#25 Drum singe, wem Gesang gegeben

„Bist du bald fertig mit dem Gejaule?“, hörte ich meine genervte Mutter fragen, wenn ich als Kind meiner Lieblingsbeschäftigung, dem Singen, nachging. Ich liebte das Singen, schon immer, aber anscheinend war ich nicht besonders begabt – wenn meine Mutter es sagte.

Also gab ich mich mit Playback zufrieden. In meiner Vorstellung kamen dann die glockenklaren Stimmen von Kylie Minogue oder Celine Dion aus meiner Kehle und brachten mir jubelnden Beifall ein.  

Jahre später.

Die herrlichen Klänge einer Konzertprobe lotsten mich abends in den großen Hof hinter dem Rathaus.
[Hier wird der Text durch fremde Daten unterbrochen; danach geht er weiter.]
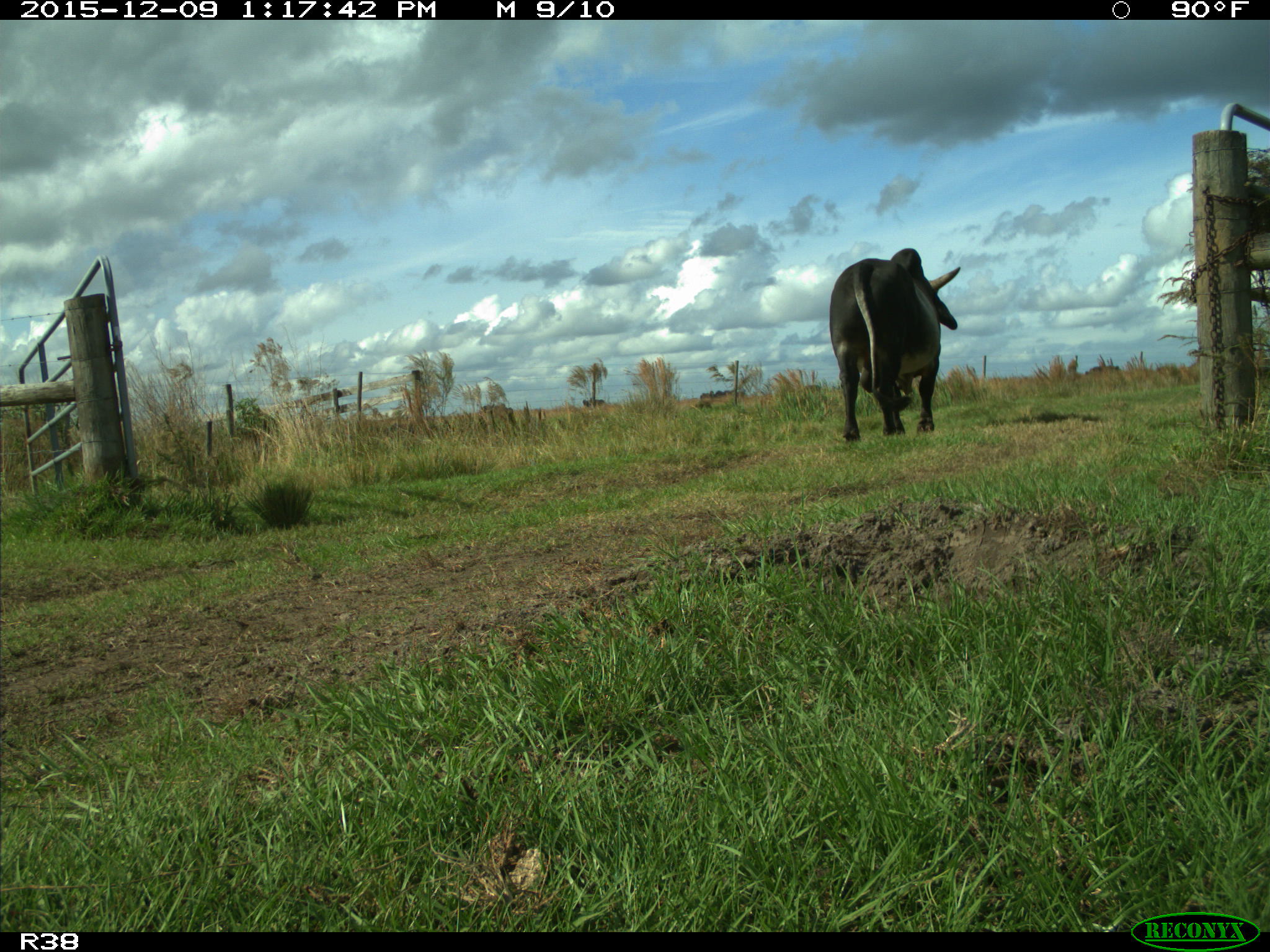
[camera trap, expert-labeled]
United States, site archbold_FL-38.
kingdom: Animalia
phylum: Chordata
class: Mammalia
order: Artiodactyla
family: Bovidae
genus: Bos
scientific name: Bos taurus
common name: domestic cow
Es war Sommer und ich gesellte mich zu den anderen, zufälligen oder auch bewussten Zuhörern. Das Open-Air Konzert würde morgen Abend stattfinden – und war leider ausverkauft.

Als ich am nächsten Tag etwas getrübter Stimmung die Fußgängerzone, die am Hof vorbei zum Marktplatz führte, entlang ging, war dort eine kleine Holzbude aufgebaut, wie es sie sonst nur für den Weihnachtsmarkt gab. Dort standen ein paar Leute in der Schlange, was mich neugierig werden ließ.
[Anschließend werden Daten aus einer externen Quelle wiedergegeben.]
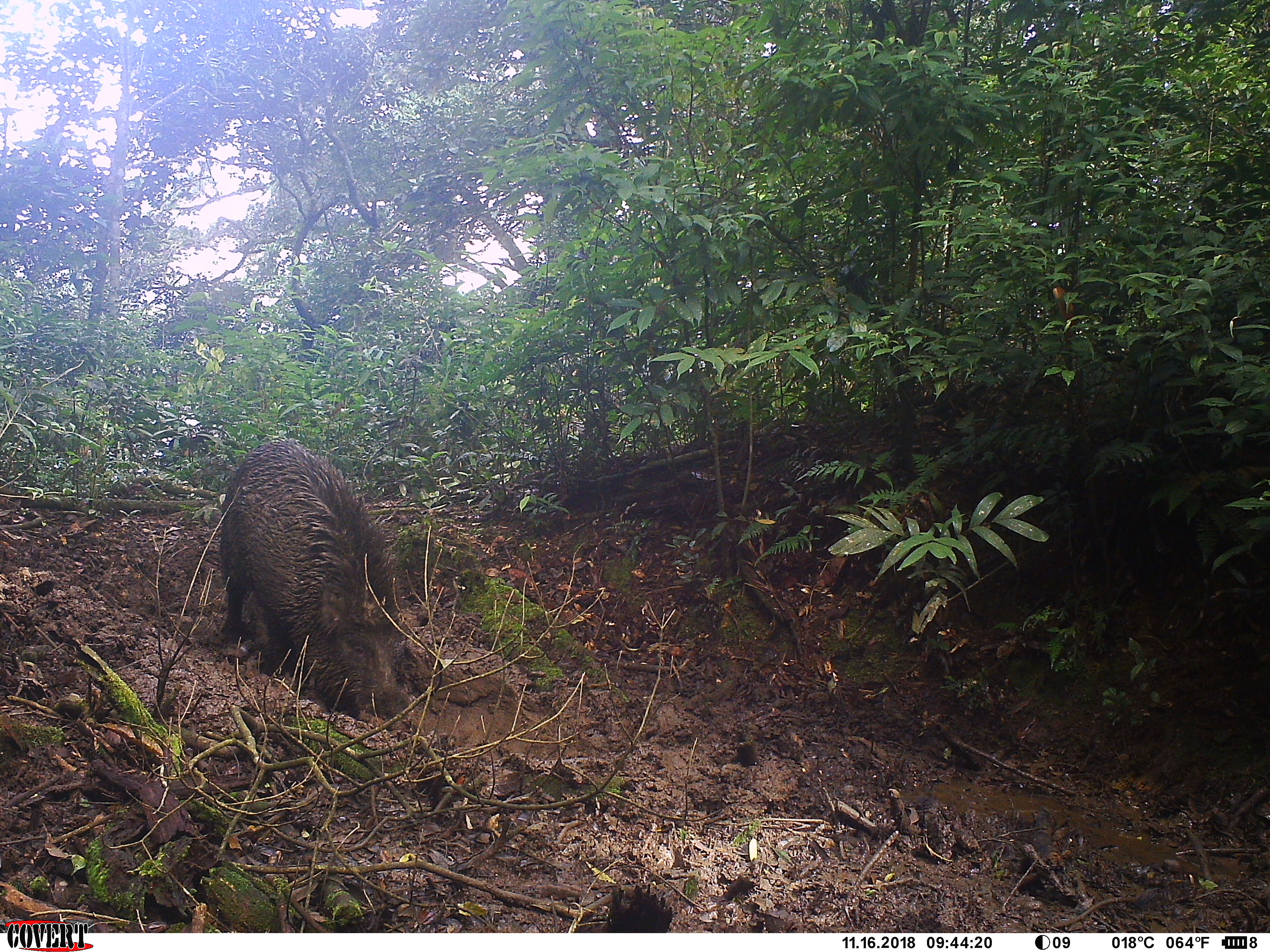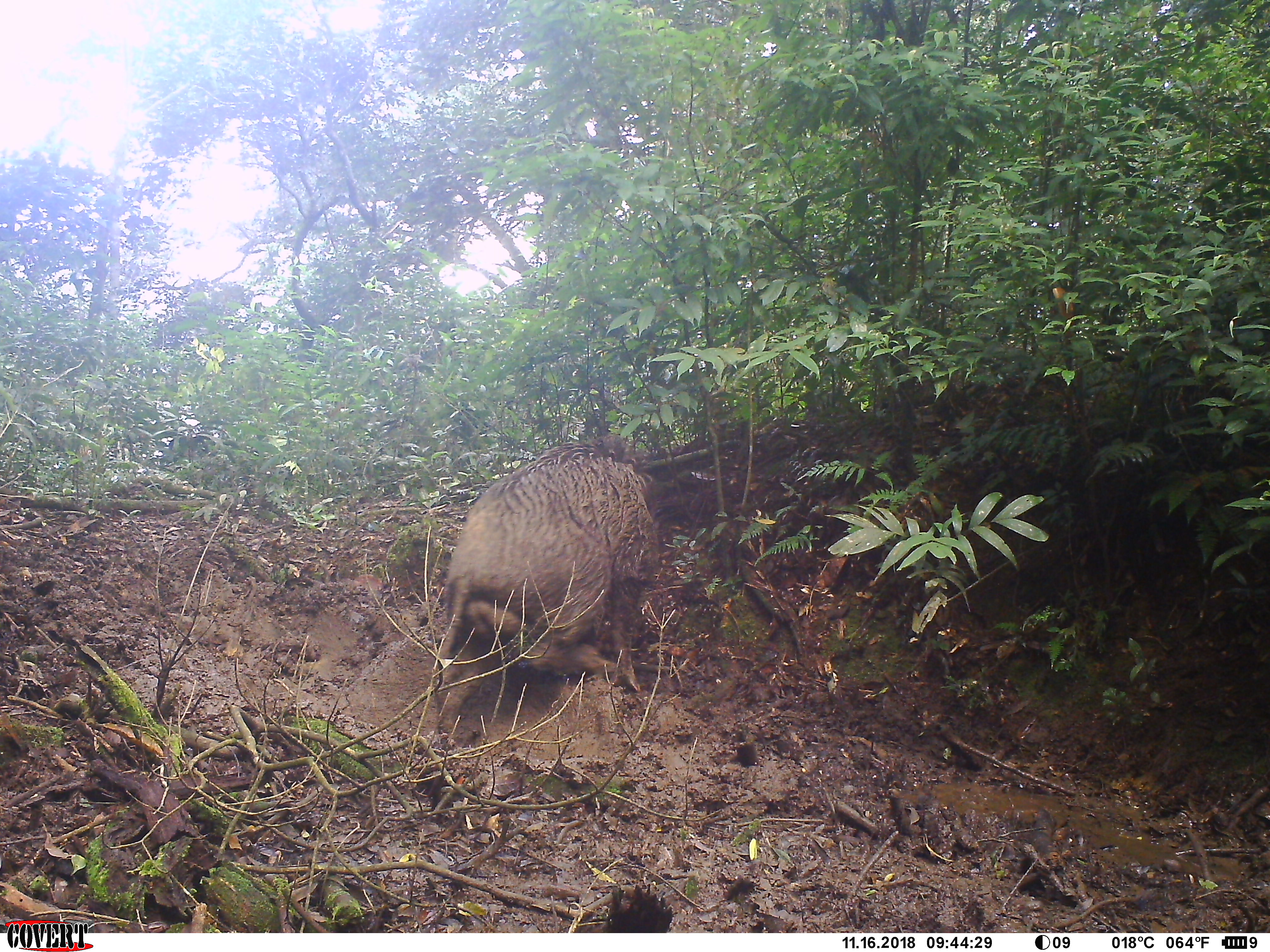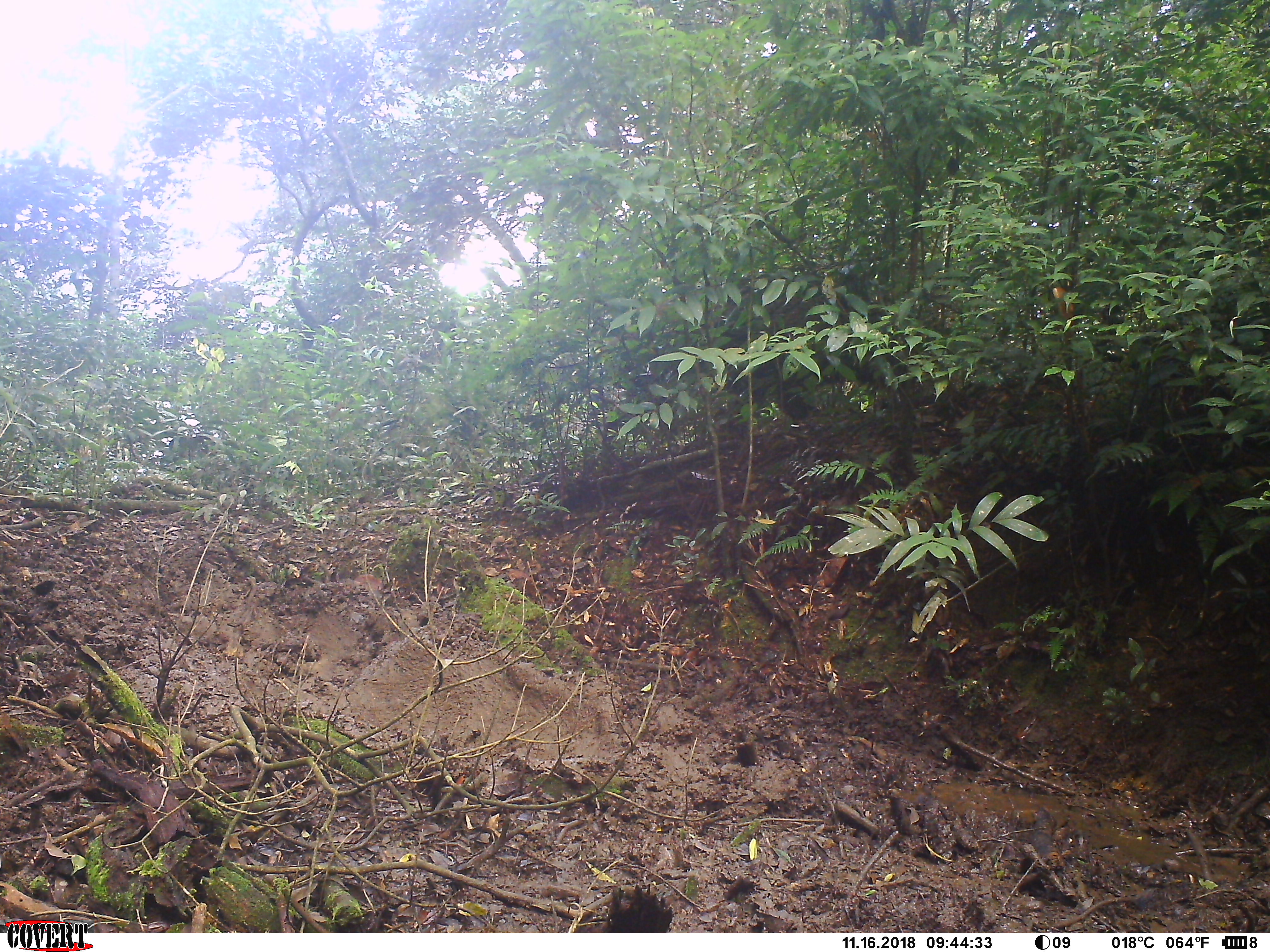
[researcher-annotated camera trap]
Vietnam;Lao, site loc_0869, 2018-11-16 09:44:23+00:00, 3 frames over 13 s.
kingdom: Animalia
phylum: Chordata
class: Mammalia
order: Artiodactyla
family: Suidae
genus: Sus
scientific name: Sus scrofa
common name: eurasian wild pig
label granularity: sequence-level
Es wurden tatsächlich die allerletzten Karten für das Konzert verkauft, Stehplätze. Ich hörte, wie der Verkäufer sagte, er habe nur noch eine Einzelkarte übrig und eine Millisekunde später wusste die ganze Stadt, dass ich leider noch Single war – so laut rief ich es über die Köpfe der vor mir stehenden Pärchen hinweg. Und bekam die Karte. Noch nie hatte dieser Satz, diese Tatsache, ein Glücksgefühl bei mir ausgelöst.

Daran konnte auch der Sommerregen am Abend nichts ändern. Ich saß die drei, vier Stunden seitlich auf einem öffentlichen Bänkchen unterm Regenschirm, wobei die Bäume den meisten Regen von mir fernhielten. Anders als in den Parkettreihen vor mir.
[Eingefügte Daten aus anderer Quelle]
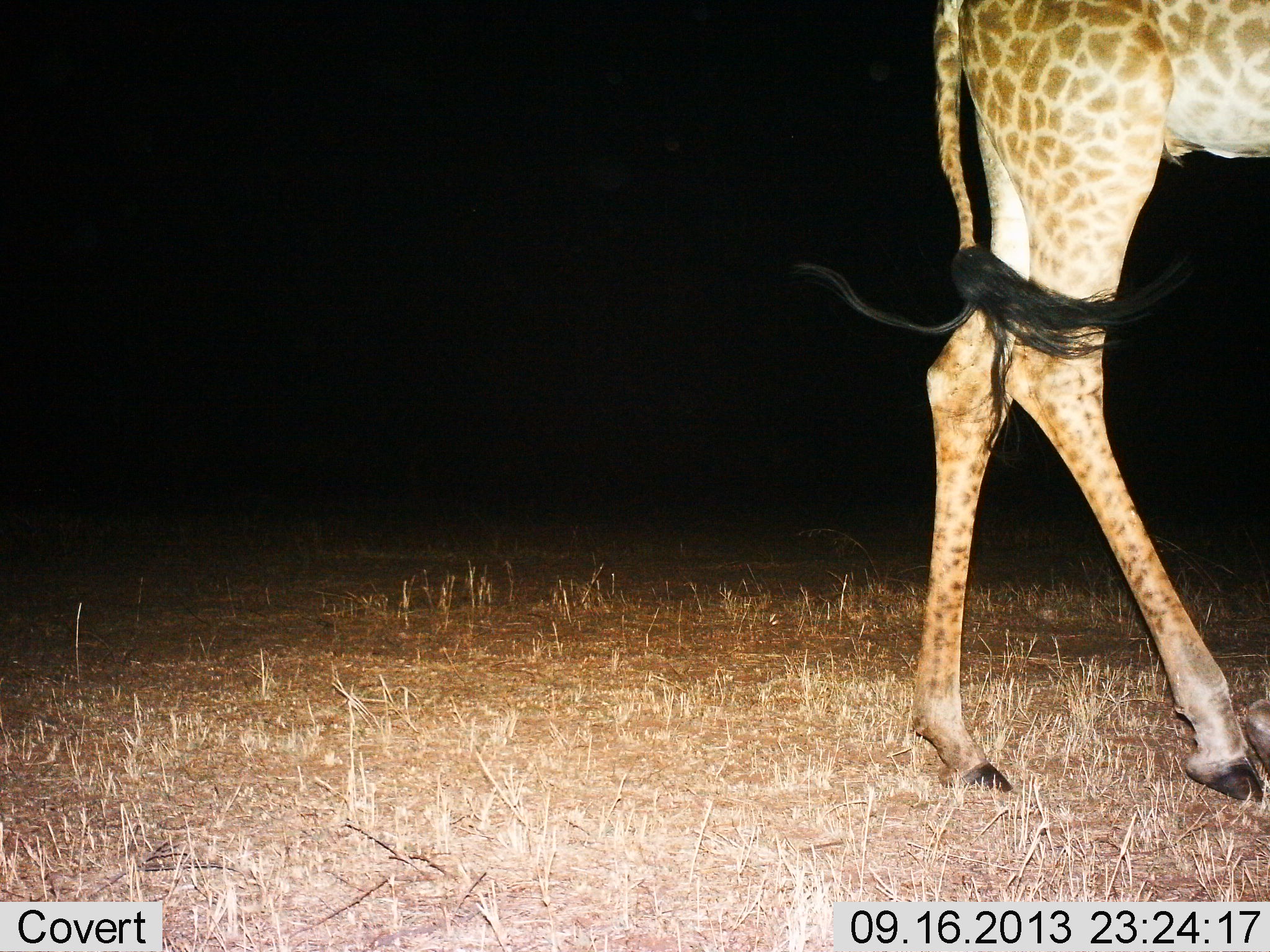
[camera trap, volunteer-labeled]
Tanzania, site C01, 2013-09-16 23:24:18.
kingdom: Animalia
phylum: Chordata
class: Mammalia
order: Artiodactyla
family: Giraffidae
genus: Giraffa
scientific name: Giraffa camelopardalis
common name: giraffe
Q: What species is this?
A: Giraffe (Giraffa camelopardalis).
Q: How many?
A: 1.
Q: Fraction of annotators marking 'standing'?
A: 28%.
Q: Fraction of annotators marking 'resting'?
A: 0%.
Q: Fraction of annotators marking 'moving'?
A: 76%.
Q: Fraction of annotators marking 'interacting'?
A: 0%.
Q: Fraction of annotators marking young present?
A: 0%.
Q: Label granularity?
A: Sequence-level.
Kurz danach bin ich dem zugehörigen Chor beigetreten, obwohl ich nicht vom Blatt singen kann.

Den jubelnden Beifall bei den Konzerten habe ich herzlich gerne mit den anderen Chormitgliedern und dem Sinfonieorchester geteilt.

Drei Jahre später lud ich meinen heutigen Ehemann zu einem der Konzerte ein.

 

 

Petra (42), Sindelfingen

herzblut floss 2006 glockenklar durch Aachen. And her heart will go on... 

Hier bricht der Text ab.